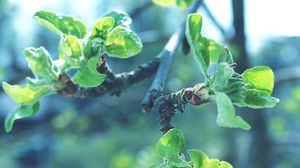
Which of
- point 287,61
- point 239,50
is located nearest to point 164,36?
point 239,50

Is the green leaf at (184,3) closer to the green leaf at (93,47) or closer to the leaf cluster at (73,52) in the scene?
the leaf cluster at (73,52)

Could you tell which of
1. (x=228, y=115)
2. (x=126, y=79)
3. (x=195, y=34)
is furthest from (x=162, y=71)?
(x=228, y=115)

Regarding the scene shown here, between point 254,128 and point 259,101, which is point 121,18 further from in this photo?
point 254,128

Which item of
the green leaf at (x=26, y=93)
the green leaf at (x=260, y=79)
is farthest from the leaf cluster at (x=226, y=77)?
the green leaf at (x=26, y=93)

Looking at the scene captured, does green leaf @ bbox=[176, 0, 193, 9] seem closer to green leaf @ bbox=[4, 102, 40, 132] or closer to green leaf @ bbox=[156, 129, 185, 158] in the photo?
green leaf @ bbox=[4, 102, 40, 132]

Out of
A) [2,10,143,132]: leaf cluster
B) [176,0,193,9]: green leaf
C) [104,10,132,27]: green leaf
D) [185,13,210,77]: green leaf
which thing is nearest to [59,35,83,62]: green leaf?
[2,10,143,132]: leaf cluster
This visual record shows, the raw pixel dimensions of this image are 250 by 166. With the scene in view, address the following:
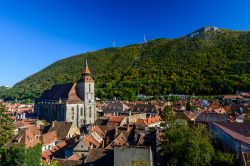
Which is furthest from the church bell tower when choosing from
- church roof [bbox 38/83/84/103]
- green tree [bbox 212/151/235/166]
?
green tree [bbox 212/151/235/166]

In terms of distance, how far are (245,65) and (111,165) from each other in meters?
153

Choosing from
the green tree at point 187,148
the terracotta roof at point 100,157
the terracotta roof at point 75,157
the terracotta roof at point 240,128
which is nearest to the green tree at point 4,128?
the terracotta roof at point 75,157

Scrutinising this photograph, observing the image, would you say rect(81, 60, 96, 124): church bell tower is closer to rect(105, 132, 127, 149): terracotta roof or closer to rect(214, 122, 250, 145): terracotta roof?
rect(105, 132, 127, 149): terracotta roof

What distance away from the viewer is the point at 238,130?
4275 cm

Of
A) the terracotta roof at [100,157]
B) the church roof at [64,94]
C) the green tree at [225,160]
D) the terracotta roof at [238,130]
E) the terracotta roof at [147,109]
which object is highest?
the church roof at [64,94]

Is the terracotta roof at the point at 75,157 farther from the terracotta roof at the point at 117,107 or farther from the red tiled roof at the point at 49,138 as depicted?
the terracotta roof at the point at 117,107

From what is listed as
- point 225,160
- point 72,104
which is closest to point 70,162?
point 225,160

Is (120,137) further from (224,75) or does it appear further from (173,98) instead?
◇ ◇ ◇ ◇ ◇
EXERCISE PROMPT -> Please copy out word for word the part of the records above that opens with the line containing "From what is listed as" and continues through the end of the records.

THE REPLY ->
From what is listed as
- point 225,160
- point 72,104
which is closest to point 70,162?
point 225,160

Is (120,137) further from (224,75) or does it appear further from (173,98) instead?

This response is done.